» **WORK TASK**
Repeat the listing word for word, but skip any pictures.

════════════════

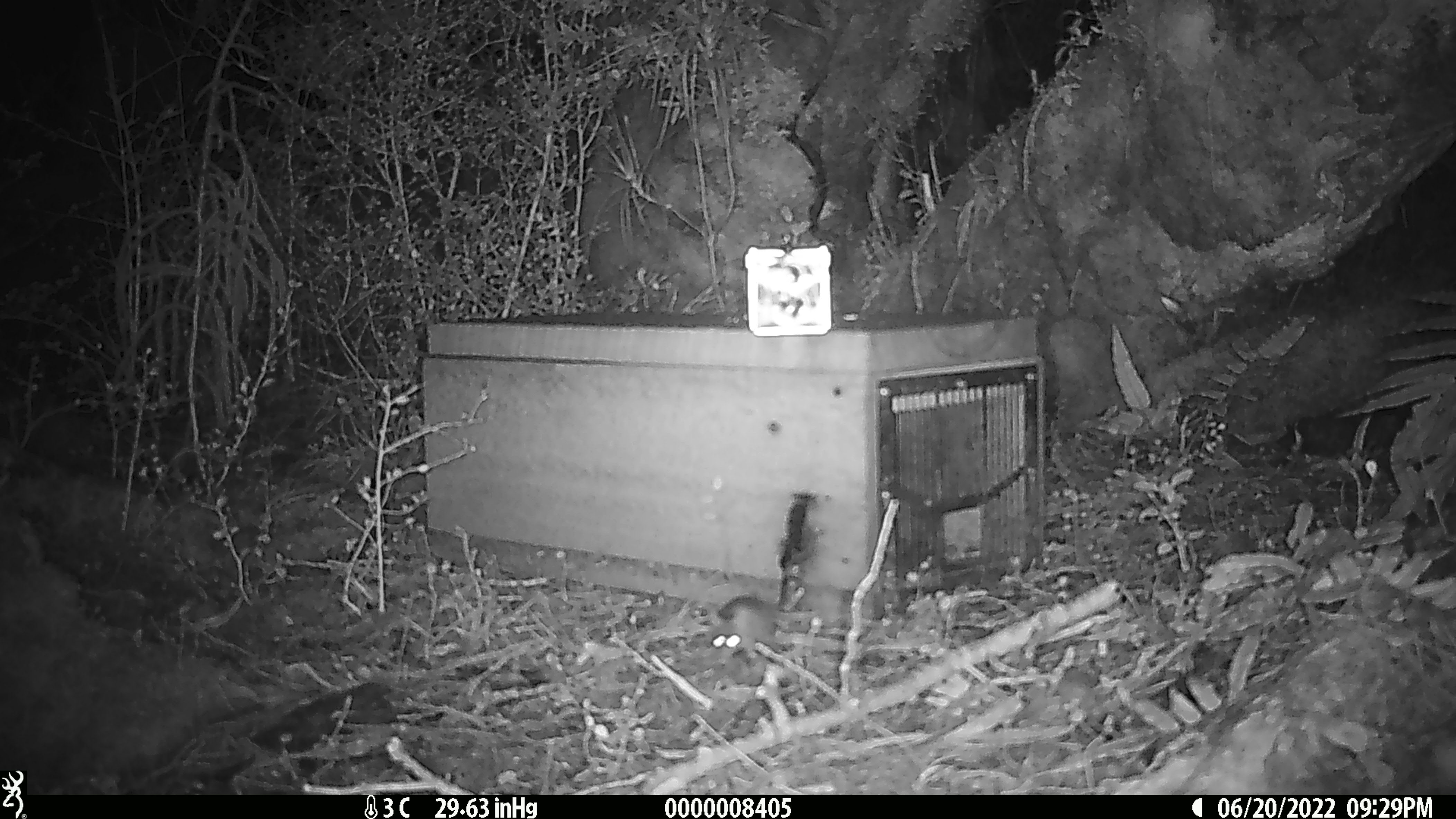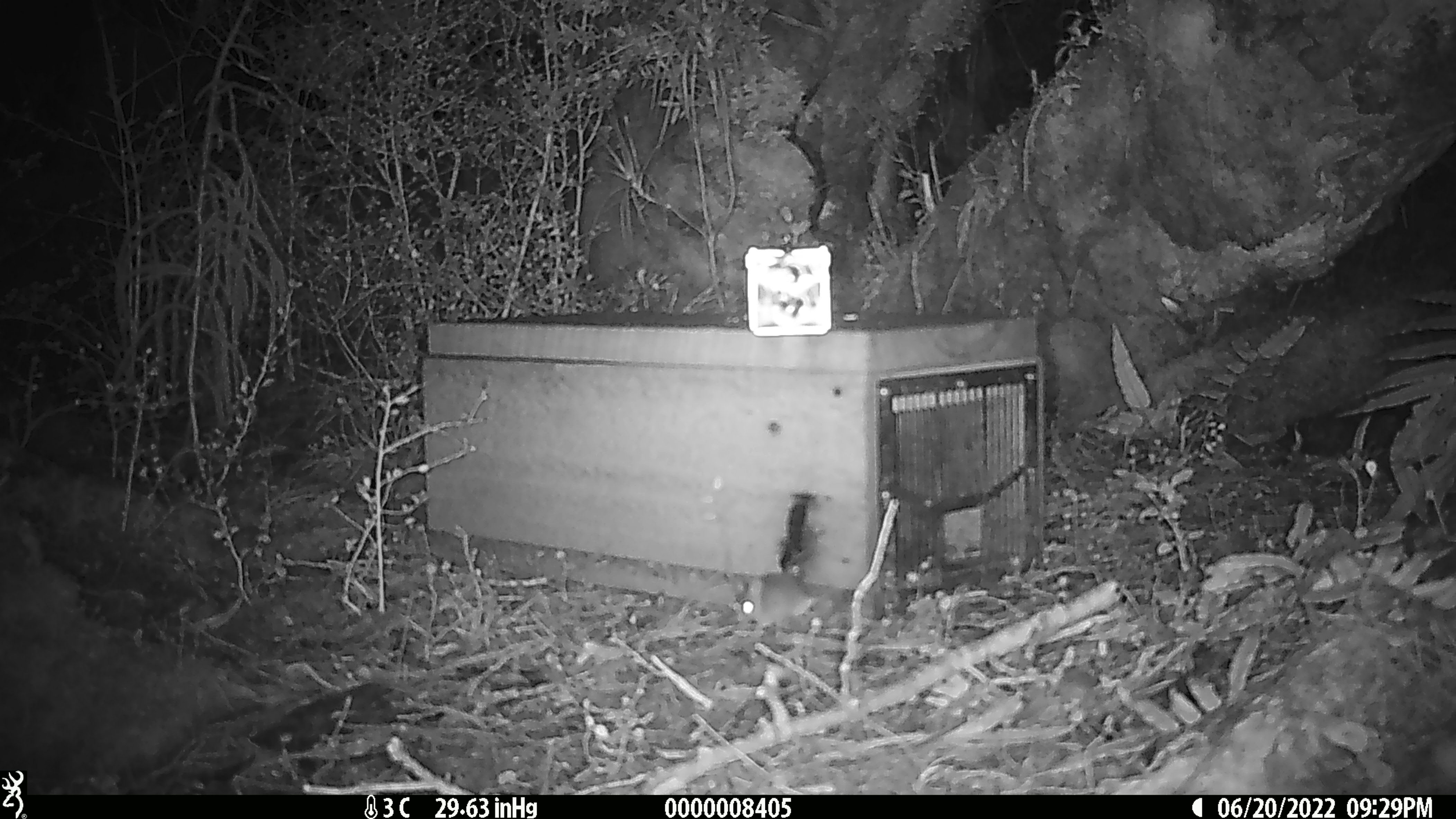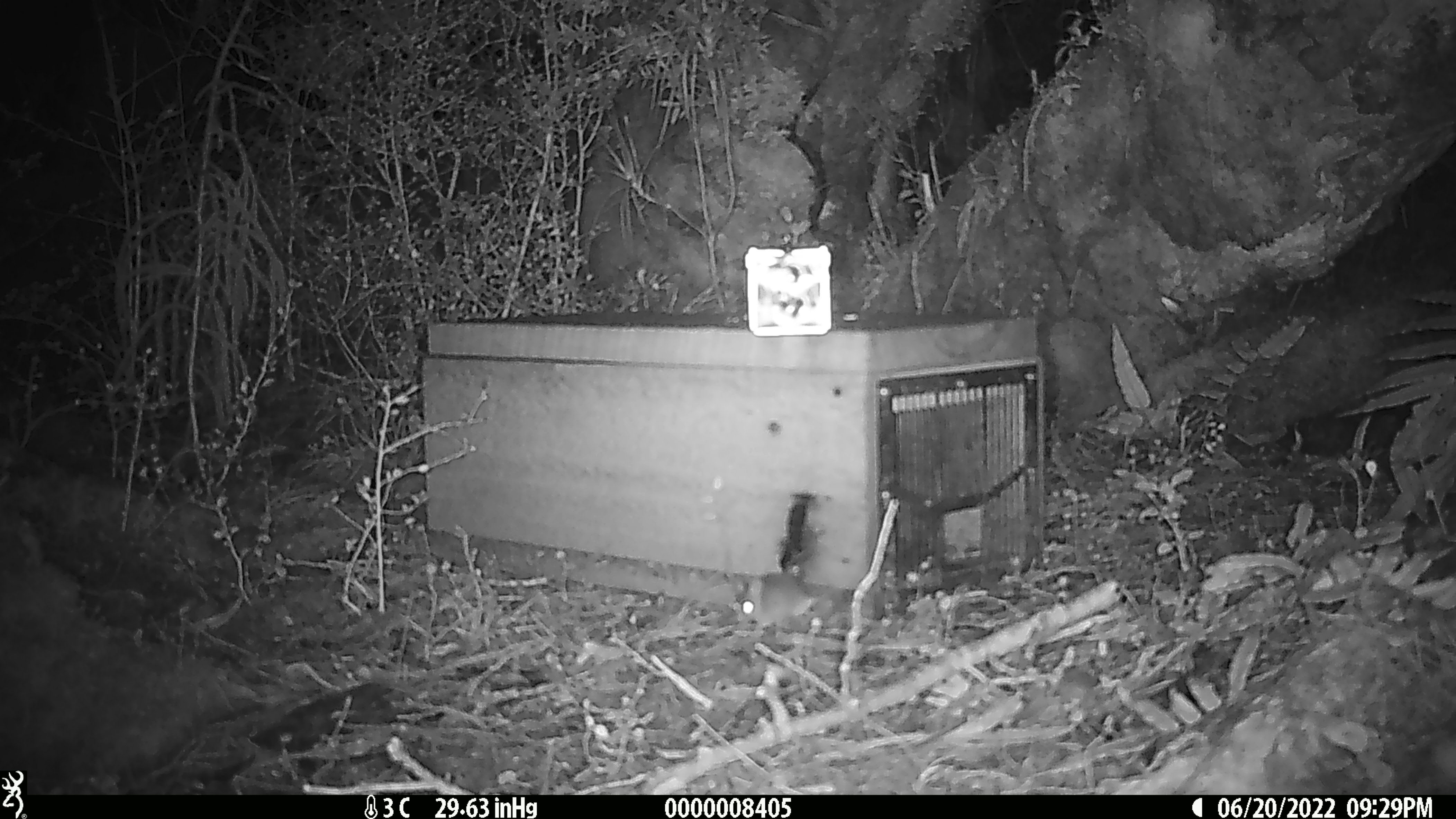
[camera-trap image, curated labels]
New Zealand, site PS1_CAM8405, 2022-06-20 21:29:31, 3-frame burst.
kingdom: Animalia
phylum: Chordata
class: Mammalia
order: Rodentia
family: Muridae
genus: Mus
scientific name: Mus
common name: mouse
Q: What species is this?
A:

════════════════

» **RESPONSE TO THE TASK**
[camera-trap image, curated labels]
New Zealand, site PS1_CAM8405, 2022-06-20 21:29:31, 3-frame burst.
kingdom: Animalia
phylum: Chordata
class: Mammalia
order: Rodentia
family: Muridae
genus: Mus
scientific name: Mus
common name: mouse
Q: What species is this?
A:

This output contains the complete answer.